+++ STUDY TEXT +++

It must be at least a couple of decades since we started talking
about “diseases of affluence”, but that term is now obsolete. The chronic
health problems of the most developed countries have spread to the developing
world, outpacing communicable diseases such as malaria and AIDS in every region
except Africa (and even Africa will catch up by 2020). Chronic diseases, many
of which are preventable, accounted for 63 per cent of the 57 million deaths
worldwide in 2008. Of those 36 million deaths, 80 per cent occurred in low or
middle income countries.
As we know from the mammoth healthcare debate that the
United States has been engaged in, even the wealthiest economies are groaning
under the growing burden of disease. Average health
spending in the OECD countries was 9 per cent in 2008, but the US figure
was 16 per cent, or $7,538 per person. It will be more now. Factors driving
this trend in the richer countries include technological change, people’s
expectations and population ageing. But unhealthy lifestyles are the biggest
drivers of them all, and, sadly, we have exported this problem to the poor --
without the technology to palliate it on the whole.
The worst of it is that we know perfectly well what we are
doing wrong: eating too much; drinking too much; eating and drinking the wrong
things; consuming more calories than we can use through daily activities;
smoking; watching television instead of exercising…
Is there anyone -- any adult -- in the world who is able to
buy a packet of cigarettes, or a box of Kentucky fried chicken, or another
bottle of vodka (remember, the WHO summit is taking place in Moscow, the world
capital of deadly drinking), anyone who is able to turn on a TV set, who does
not know that consuming that product to excess will damage their health? Young
children might have an excuse for drinking too much soda pop and vegetating in
front of the small screen (negligent parents) but, by adolescence, even third
world youngsters are likely to have heard their first healthy diet messages
from the authorities.
Even without public health campaigns the use of reason, the
feeling that one’s body has become a burden to carry around, or just looking in
the mirror, should alert us to the need for restraint and moderation. The
trouble is that those concepts confront us with the awful truth that we are not
only physically unfit but also, and even more, psychologically unfit to look
after our own health.

+++ SOURCE DATA +++

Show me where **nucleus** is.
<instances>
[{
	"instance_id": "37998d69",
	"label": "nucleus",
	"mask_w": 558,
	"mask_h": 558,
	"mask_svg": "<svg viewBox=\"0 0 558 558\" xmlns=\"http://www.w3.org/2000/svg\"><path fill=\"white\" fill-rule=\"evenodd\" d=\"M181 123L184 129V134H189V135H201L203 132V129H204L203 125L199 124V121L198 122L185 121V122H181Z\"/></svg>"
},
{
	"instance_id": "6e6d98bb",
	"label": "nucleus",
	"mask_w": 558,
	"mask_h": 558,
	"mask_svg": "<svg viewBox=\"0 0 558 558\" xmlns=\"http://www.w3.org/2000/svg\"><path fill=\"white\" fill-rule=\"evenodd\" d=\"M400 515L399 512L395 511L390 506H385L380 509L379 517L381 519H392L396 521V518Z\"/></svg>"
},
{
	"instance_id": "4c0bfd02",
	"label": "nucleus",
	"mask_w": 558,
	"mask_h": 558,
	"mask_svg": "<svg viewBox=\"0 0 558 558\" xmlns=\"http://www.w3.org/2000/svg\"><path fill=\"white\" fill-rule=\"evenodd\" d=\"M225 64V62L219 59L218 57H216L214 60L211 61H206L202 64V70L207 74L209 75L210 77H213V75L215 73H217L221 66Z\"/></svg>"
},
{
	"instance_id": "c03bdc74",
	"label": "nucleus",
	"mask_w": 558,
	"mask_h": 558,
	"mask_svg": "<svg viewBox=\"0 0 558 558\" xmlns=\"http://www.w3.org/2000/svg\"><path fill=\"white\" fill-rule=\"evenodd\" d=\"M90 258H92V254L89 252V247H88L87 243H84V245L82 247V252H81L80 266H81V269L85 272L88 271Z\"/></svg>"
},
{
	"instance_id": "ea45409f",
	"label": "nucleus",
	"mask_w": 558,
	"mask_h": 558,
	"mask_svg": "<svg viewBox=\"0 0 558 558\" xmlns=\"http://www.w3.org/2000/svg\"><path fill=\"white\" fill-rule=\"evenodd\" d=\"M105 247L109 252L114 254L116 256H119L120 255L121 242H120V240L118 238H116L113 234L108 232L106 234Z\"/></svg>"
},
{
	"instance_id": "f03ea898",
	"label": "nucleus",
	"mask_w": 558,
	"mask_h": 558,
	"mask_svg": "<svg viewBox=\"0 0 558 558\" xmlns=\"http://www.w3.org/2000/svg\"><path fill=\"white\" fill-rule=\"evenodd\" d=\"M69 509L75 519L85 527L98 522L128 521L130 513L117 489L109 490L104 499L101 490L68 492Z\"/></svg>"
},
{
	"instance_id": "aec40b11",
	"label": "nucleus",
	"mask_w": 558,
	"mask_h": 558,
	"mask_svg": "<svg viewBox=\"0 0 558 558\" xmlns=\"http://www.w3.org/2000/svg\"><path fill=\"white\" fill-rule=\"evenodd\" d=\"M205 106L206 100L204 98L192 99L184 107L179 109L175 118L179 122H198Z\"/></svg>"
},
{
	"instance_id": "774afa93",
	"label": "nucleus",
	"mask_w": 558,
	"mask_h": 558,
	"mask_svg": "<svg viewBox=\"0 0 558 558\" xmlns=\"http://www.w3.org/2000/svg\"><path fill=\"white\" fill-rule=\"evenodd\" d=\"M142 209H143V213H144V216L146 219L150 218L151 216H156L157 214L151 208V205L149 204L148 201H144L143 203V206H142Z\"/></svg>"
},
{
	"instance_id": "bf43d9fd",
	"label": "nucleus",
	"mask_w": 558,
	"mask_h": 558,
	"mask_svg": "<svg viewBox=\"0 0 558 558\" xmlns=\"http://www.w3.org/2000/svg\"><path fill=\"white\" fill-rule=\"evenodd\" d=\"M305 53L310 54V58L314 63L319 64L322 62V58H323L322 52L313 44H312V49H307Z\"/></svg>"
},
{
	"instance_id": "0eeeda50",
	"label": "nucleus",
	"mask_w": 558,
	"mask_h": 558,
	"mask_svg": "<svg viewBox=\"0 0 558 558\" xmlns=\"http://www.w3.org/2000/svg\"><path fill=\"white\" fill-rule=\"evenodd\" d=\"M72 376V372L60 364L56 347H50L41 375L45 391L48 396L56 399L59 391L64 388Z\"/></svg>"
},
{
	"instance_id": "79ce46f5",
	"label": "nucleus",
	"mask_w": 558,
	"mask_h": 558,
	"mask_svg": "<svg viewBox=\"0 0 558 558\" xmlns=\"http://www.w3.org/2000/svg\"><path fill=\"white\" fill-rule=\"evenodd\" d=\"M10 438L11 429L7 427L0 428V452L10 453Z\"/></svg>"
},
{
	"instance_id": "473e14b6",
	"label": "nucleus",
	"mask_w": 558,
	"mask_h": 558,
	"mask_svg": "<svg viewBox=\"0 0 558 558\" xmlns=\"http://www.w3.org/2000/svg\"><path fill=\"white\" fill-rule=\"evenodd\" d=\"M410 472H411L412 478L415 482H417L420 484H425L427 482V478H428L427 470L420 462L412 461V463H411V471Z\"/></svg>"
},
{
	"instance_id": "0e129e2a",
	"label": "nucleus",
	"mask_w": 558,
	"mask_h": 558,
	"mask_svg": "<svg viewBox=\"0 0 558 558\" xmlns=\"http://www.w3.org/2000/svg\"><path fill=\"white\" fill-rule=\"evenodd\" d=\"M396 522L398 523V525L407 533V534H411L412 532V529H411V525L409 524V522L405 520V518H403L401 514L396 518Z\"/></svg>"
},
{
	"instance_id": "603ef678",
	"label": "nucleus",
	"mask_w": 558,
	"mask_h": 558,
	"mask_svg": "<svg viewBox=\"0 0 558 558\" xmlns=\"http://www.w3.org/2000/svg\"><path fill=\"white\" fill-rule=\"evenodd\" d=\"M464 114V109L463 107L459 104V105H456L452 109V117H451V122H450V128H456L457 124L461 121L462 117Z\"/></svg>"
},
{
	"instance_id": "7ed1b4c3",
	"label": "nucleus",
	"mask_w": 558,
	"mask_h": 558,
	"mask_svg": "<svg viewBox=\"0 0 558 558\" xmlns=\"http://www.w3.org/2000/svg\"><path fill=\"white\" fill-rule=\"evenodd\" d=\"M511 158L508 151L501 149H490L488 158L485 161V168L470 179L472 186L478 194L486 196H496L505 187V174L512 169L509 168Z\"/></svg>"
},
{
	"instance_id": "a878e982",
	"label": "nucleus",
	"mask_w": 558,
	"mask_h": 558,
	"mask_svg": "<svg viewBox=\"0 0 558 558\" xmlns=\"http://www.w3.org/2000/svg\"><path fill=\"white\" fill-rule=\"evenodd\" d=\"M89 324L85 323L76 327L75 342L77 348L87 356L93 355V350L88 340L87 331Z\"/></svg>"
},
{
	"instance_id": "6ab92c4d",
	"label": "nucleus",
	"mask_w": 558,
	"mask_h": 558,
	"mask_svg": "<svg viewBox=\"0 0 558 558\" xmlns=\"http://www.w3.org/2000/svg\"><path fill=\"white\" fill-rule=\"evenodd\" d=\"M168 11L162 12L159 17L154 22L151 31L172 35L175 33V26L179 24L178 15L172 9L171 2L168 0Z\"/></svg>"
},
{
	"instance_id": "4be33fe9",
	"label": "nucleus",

+++

TASK REQUIREMENTS » Retype the passage on chronic disease word for word, starting at "As we know from" and ending at "on the whole.".

WRITTEN RESPONSE »
As we know from the mammoth healthcare debate that the
United States has been engaged in, even the wealthiest economies are groaning
under the growing burden of disease. Average health
spending in the OECD countries was 9 per cent in 2008, but the US figure
was 16 per cent, or $7,538 per person. It will be more now. Factors driving
this trend in the richer countries include technological change, people’s
expectations and population ageing. But unhealthy lifestyles are the biggest
drivers of them all, and, sadly, we have exported this problem to the poor --
without the technology to palliate it on the whole.